◆ EXCERPTED DATA
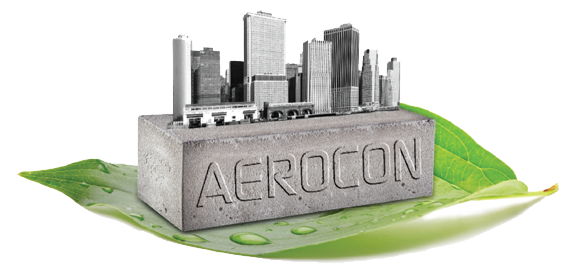 Aerocon Green Building Products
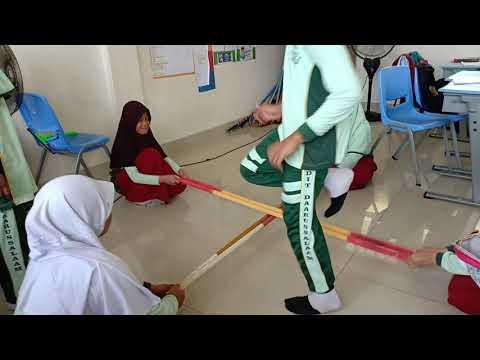 Permainan Rangku Alu Kelas 6 Sdit Daarussalaam Youtube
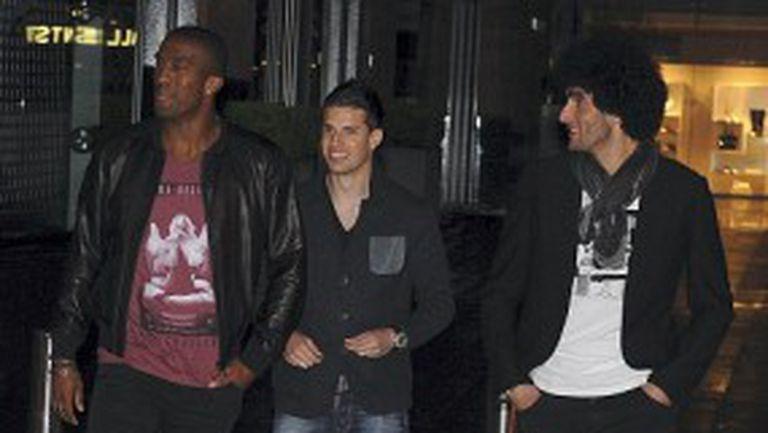 Трима от Евертън се озоваха на партито по случай 20-ата титла на Ман Юнайтед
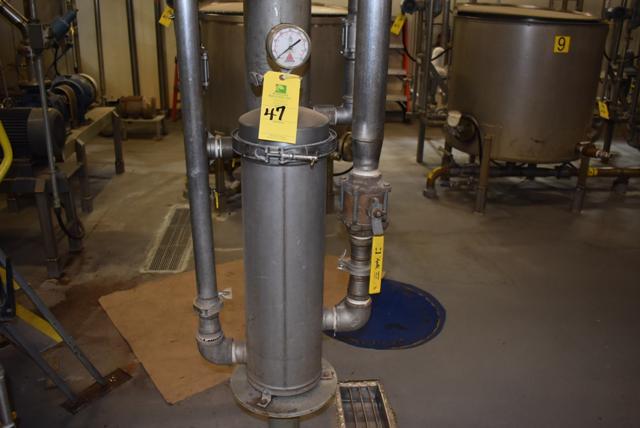 Lot 47 - Altrex Model #5DC2 Filter, RIGGING FEE $25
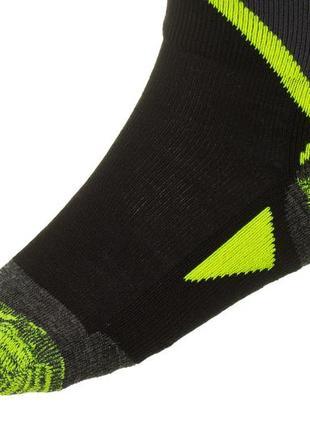 Шкарпетки лижні дитячі relax thunder rs036 m black-green4 фото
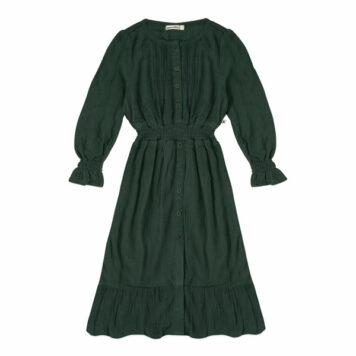 Ammehoela Dress Hazel Thyme
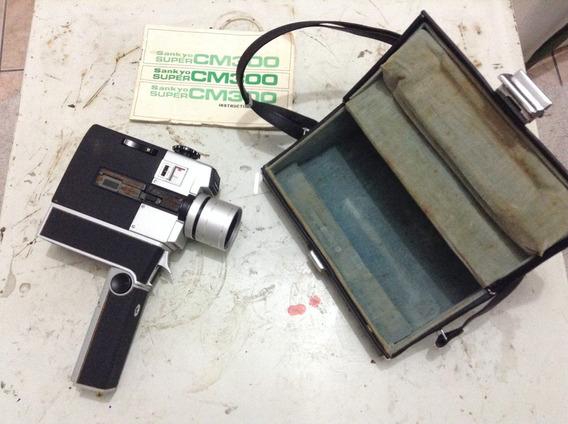 Filmadora Super 8 Sankyo Super Cm 300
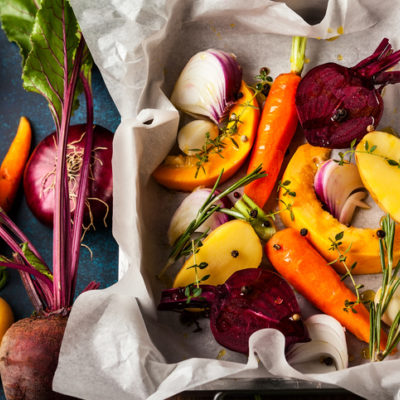 Grounding foods: root vegetables and spices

◆ EXERCISE AIM
Having located the line with "Ammehoela Dress Hazel Thyme", transcribe exactly and only the lines from it to the final line of the material, skipping the pictures.

◆ RESPONSE TO THIS TASK
 Ammehoela Dress Hazel Thyme
 Filmadora Super 8 Sankyo Super Cm 300
 Grounding foods: root vegetables and spices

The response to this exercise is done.